We’re back at Roland Garros for the 2021 French Open and Sean Calvert returns to run the rule over some possible round one upsets in the men’s singles.
Last year’s French Open provided significantly more underdog winners than we usually see at Roland Garros and I wonder if that was a one-off because of the time of year it was played (September into October), the damp conditions and the limited match practice beforehand due to the global pandemic?
I suppose we’ll have to wait and see, but those 2020 figures were a world away from the norm: 39 underdog winners, compared to 20, 23, 24 and 25 the previous four years and 22 of those underdog winners came in round one of the 2020 tournament.
So, there were more wins for players priced up as betting underdog in round one of the 2020 French Open than in the entirety of the 2016 tournament.
There were just 11 underdog winners in round one of the 2019 event and the average over the last eight editions of the French Open men’s singles is 22%.

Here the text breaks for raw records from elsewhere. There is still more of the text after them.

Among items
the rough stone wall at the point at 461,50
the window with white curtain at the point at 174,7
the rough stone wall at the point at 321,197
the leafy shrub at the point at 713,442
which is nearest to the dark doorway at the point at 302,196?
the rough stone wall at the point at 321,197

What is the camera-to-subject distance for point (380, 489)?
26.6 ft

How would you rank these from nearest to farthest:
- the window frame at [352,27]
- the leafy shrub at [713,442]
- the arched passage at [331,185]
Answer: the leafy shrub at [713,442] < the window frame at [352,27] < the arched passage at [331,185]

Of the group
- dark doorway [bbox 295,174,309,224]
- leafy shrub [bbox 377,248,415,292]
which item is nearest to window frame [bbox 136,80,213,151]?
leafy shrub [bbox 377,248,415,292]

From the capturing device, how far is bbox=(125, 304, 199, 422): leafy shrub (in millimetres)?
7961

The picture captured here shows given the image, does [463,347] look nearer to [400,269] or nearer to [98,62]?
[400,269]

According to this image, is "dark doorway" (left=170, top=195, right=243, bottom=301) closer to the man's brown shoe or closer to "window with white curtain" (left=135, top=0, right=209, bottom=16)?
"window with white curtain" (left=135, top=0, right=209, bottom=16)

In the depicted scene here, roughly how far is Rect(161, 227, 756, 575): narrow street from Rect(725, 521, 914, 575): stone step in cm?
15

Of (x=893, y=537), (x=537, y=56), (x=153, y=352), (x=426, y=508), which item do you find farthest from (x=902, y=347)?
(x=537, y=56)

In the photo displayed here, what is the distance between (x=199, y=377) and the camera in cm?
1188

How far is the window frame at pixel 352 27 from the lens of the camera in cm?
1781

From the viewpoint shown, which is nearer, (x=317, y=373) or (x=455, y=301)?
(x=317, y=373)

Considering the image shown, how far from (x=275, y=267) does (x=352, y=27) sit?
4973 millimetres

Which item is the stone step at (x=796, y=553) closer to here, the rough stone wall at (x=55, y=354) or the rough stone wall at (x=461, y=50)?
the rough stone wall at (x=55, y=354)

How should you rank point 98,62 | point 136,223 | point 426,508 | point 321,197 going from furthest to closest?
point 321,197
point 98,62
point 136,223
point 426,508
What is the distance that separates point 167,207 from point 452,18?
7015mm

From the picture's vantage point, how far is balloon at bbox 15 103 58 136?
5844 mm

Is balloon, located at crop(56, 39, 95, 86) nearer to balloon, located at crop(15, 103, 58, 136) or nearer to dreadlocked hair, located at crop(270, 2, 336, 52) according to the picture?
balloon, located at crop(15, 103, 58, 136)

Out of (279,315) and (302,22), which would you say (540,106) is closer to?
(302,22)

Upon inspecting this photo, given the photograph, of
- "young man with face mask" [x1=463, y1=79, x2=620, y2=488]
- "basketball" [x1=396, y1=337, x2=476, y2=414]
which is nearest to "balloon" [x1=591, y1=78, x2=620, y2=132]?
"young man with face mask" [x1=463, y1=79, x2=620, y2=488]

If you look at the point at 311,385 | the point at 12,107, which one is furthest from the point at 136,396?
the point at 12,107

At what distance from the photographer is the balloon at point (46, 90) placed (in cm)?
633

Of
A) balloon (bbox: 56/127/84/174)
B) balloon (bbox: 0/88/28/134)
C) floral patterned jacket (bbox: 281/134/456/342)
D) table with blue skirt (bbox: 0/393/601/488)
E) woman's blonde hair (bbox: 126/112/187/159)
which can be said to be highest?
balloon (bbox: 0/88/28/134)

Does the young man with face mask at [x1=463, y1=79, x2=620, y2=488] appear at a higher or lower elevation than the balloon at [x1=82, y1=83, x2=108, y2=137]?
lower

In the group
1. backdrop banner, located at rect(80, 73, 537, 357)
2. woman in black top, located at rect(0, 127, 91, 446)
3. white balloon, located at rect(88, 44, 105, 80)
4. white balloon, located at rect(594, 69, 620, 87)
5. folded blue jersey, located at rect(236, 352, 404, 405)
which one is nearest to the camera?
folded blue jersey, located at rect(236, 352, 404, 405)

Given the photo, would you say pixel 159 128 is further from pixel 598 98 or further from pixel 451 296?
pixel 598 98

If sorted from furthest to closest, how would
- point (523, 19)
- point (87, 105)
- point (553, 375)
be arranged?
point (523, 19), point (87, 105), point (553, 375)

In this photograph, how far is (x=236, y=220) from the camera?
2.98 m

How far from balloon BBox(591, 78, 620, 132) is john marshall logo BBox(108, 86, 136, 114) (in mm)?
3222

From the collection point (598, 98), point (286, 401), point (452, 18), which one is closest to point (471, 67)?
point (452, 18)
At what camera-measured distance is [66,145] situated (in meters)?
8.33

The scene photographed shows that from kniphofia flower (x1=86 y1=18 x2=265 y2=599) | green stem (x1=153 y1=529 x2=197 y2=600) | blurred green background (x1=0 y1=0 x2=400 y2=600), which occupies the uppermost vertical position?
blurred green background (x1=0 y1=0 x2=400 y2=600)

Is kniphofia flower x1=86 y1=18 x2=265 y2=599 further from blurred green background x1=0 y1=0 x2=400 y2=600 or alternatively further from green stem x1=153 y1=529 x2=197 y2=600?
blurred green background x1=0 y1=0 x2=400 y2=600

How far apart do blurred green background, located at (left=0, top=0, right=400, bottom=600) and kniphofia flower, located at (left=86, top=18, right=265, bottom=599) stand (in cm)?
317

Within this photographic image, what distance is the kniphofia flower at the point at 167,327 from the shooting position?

If you’d backed every player priced up as underdog in the men’s singles in the last five years for just a £10 stake you’d find yourself very nearly £2,000 down.
Indeed, even in 2020 when there were way more dog winners than usual, you’d still have made a loss (albeit a tiny loss) so that goes some way to explain my yearly reluctance to get too involved in this tournament and I’d rather save my betting token for the grass swing to come.
Those that look to offer some sort of potential value in their odds in round one this year include: Jeremy Chardy, James Duckworth, Ricardas Berankis, Pablo Andujar, Arthur Rinderknech, Soonwoo Kwon, Jiri Vesely, Jan-Lennard Struff, Mikhail Kukushkin, Denis Istomin and Max Marterer.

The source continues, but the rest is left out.